A voice comes from outside, slipping through the very thin and very long sliver of an open door. The voice stretches through it and sharpens, it lengthens—like a cat stretching just before it pounces. The voice slides through her hair and slips into the room; it spins around the walls, circles the bed. But it won’t get through the closet door, that’s for sure.
It’s a thread of a voice—deep and greasy—you might even say viscous. A voice that stains and sticks, like an oil slick in the sea, the kind you hear about on the news. Like pitch, maybe. Or soot. What would sticky soot feel like?
It would be like the paint from the studio that stays on your hands no matter how much you try to wash it off. Except it doesn’t go on the hands—it gets in the hair, wraps around the skull. And it stays, it sticks, and it gleams. It creeps onto the face like a shadow laying siege, ready to strike.
It’s a voice that clings to the room, that will work its way in and distort it, that’s for sure. You could do everything you can to clean it all, but it’ll seep between the sheets. It’s surely already sliding between the sheets, like a wave or an eel. It stretches, sharpens, and lengthens the bars of the bed. It swells, it grows. The bed will end up taking over the whole room, and it’ll be crawling with waves and eels. You won’t be able to sleep in it without dreaming, and you won’t be able to dream in it without staying there. That’s for sure.

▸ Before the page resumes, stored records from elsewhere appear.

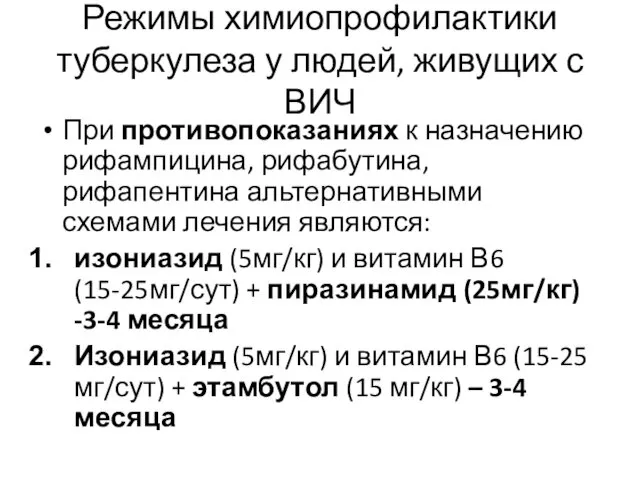 Режимы химиопрофилактики туберкулеза у людей, живущих с ВИЧ

• При противопоказаниях к назначению рифампицина, рифабутина, рифапентина альтернативными схемами лечения являются:

1. изониазид (5мг/кг) и витамин В6 (15-25мг/сут) + пиразинамид (25мг/кг) -3-4 месяца
2. Изониазид (5мг/кг) и витамин В6 (15-25 мг/сут) + этамбутол (15 мг/кг) – 3-4 месяца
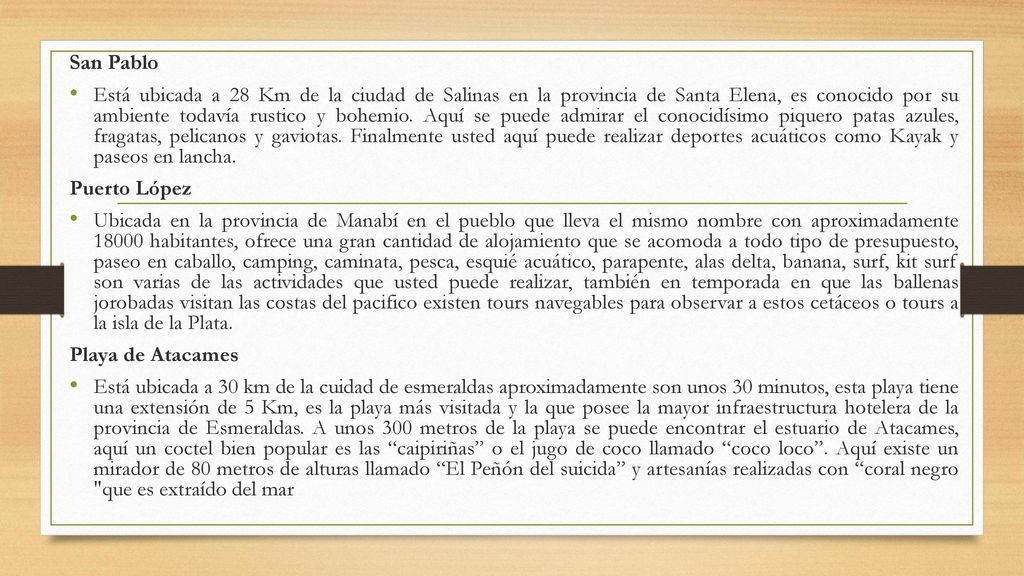 San Pablo

• Está ubicada a 28 Km de la ciudad de Salinas en la provincia de Santa Elena, es conocido por su ambiente todavía rustico y bohemio. Aquí se puede admirar el conocidísimo piquero patas azules, fragatas, pelicanos y gaviotas. Finalmente usted aquí puede realizar deportes acuáticos como Kayak y paseos en lancha.

Puerto López

• Ubicada en la provincia de Manabí en el pueblo que lleva el mismo nombre con aproximadamente 18000 habitantes, ofrece una gran cantidad de alojamiento que se acomoda a todo tipo de presupuesto, paseo en caballo, camping, caminata, pesca, esquié acuático, parapente, alas delta, banana, surf, kit surf son varias de las actividades que usted puede realizar, también en temporada en que las ballenas jorobadas visitan las costas del pacifico existen tours navegables para observar a estos cetáceos o tours a la isla de la Plata.

Playa de Atacames

• Está ubicada a 30 km de la cuidad de esmeraldas aproximadamente son unos 30 minutos, esta playa tiene una extensión de 5 Km, es la playa más visitada y la que posee la mayor infraestructura hotelera de la provincia de Esmeraldas. A unos 300 metros de la playa se puede encontrar el estuario de Atacames, aquí un coctel bien popular es las “caipiriñas” o el jugo de coco llamado “coco loco”. Aquí existe un mirador de 80 metros de alturas llamado “El Peñón del suicida” y artesanías realizadas con “coral negro "que es extraído del mar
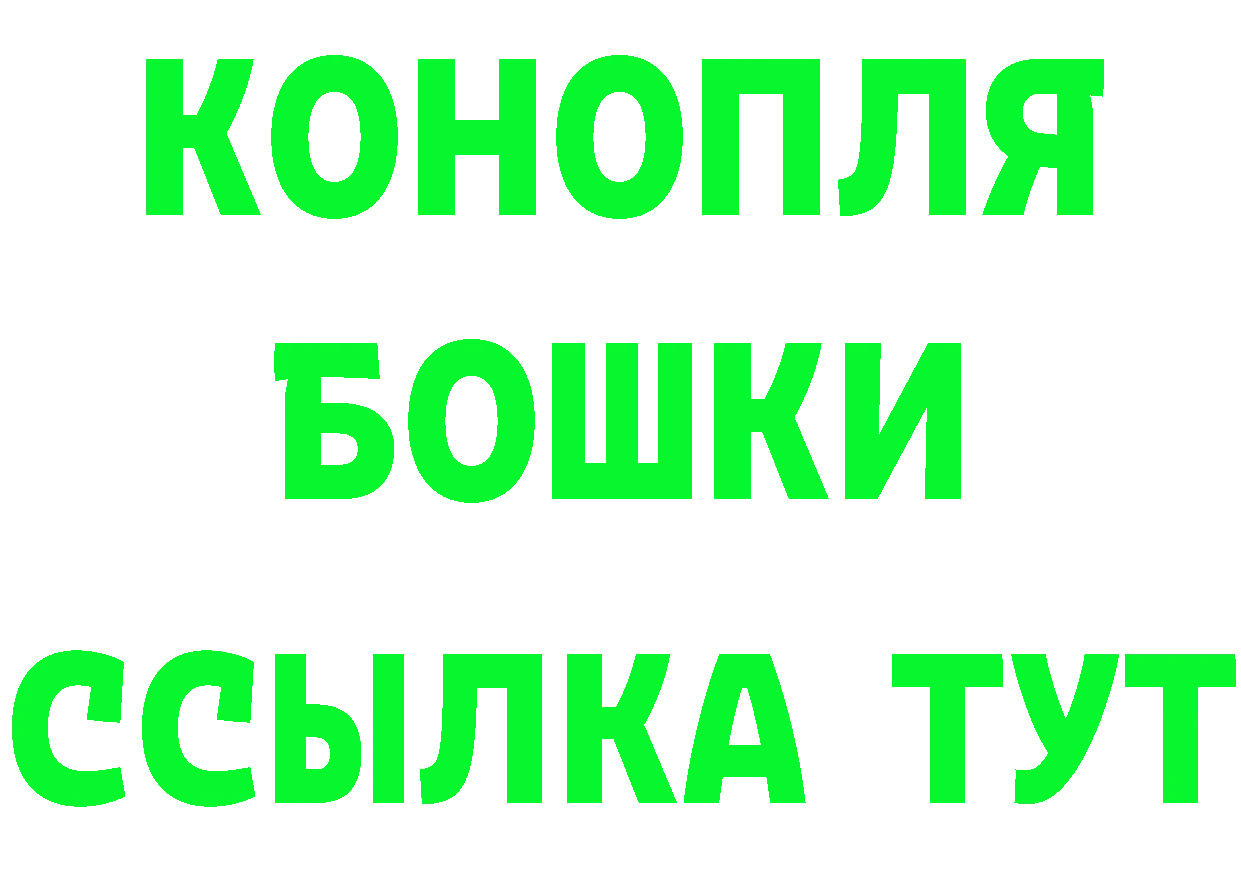 КОНОПЛЯ
БОШКИ
ССЫЛКА ТУТ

The voice is everywhere behind the closet door. It glides forward. It’s so sharp it lisps. Its tongue must be too big for its mouth. And it starts every sentence with “I.” And through the door, every sound stretches, lengthens, sharpens, hones itself. Every time it starts to speak, it goes “Zzzzzzz.” It wants and it demands.
It says: “I’m going to count to ten.”
Now is the time to stay hidden. Eyes shut. With eyes closed, you have to count. 1, 2, 3... Count the seconds like when you want the day to go by. 4, 5, 6... Count sheep like when you’re trying to fall asleep. 7, 8, 8 and a half... Count piano notes like when you want to relax, think of something soft, think of anything, try to be somewhere else. 9, 9 and a half, 9 and three-quarters…
We open our eyes.
The space is wide and bright, with lots of windows, lots of doors, with trees inside. Here, the color of the sky changes the color of the walls and faces every hour.
We’ve hung drawings on the walls—on old papers, on large sheets salvaged from children’s workshops, on pearly or pink paper, on very large formats.
We blink.
Our eyelashes blend with the tree branches, with the eyelashes drawn on paper, with lines thrown in a quicker-than-usual gesture.
Standing at the center of the space, you can see all the drawings at once, catch them between two blinks, between two curving palm fronds.
Some of them look like floaters: a moving thread slipping into the field of vision.
A streak of Indian ink that only takes up a small part of the page, then floats off, slips onto another surface, another format.
The motifs repeat, clash, emerge, grow, and crash into one another in wall-sized compositions that multiply déjà-vu and pareidolia.
They stay in the backs of our eyelids.
Some drawings behave like air. They fill all the space given to them on the page, in a framing effect beyond which nothing exists.
A gesture, a silhouette, an eye, a discovery, a cat, an invented word—everything is there, immediately. No off-screen.